### WHAT IS NEEDED
Write out the line with "Recette traditionnelle de" and every later line through the end of the data below, exactly as given, with no pictures in the copy.

### DATASET EXCERPT
"""
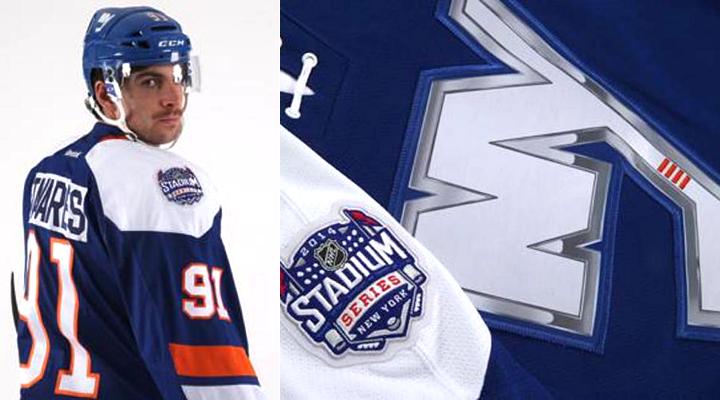 New york islanders stadium series chrome hockey jerseys uniforms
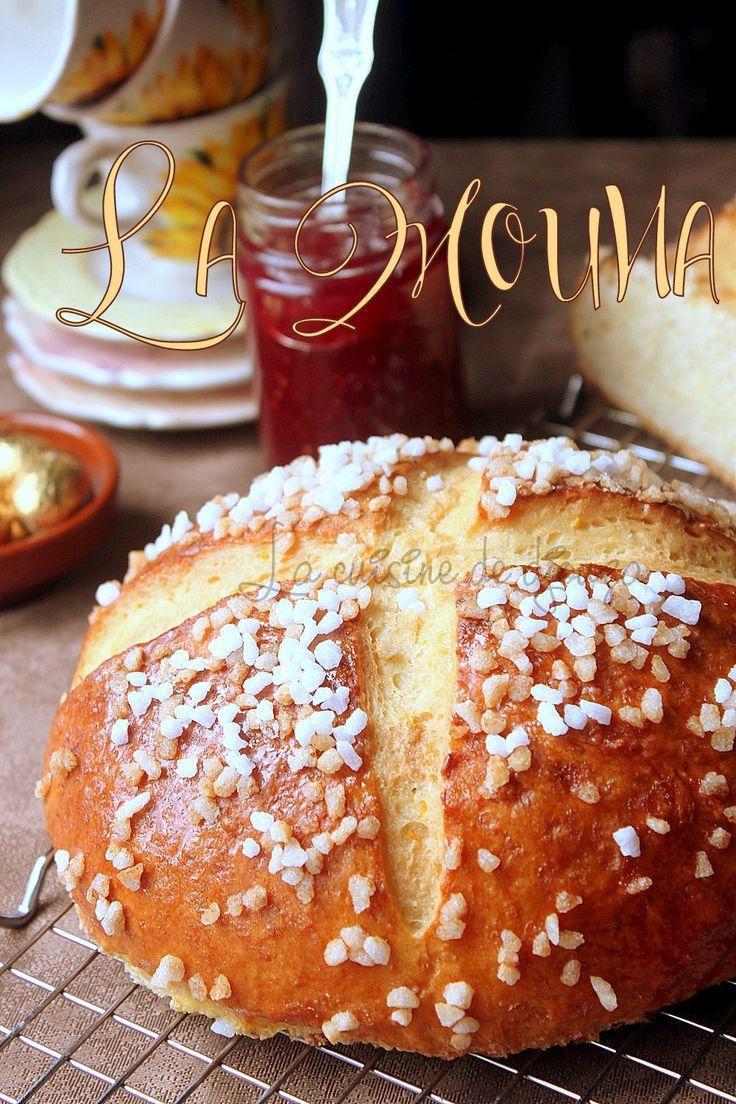 Recette traditionnelle de la Mouna ou mona espagnole, une brioche ou gâteau que l'on retrouve en Afrique du Nord et préparée par les pieds noirs
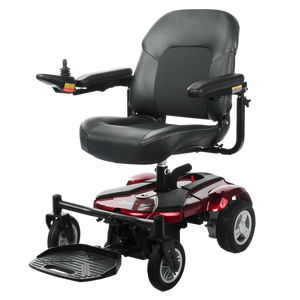 Merits Health - P321 EZ-GO Portable Super Light Power Chair BLUE RED TURQUOISE PINK WHITE 👩‍🦼 - All Wheels Mobility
"""
### RESULT BELOW
 Recette traditionnelle de la Mouna ou mona espagnole, une brioche ou gâteau que l'on retrouve en Afrique du Nord et préparée par les pieds noirs
 Merits Health - P321 EZ-GO Portable Super Light Power Chair BLUE RED TURQUOISE PINK WHITE 👩‍🦼 - All Wheels Mobility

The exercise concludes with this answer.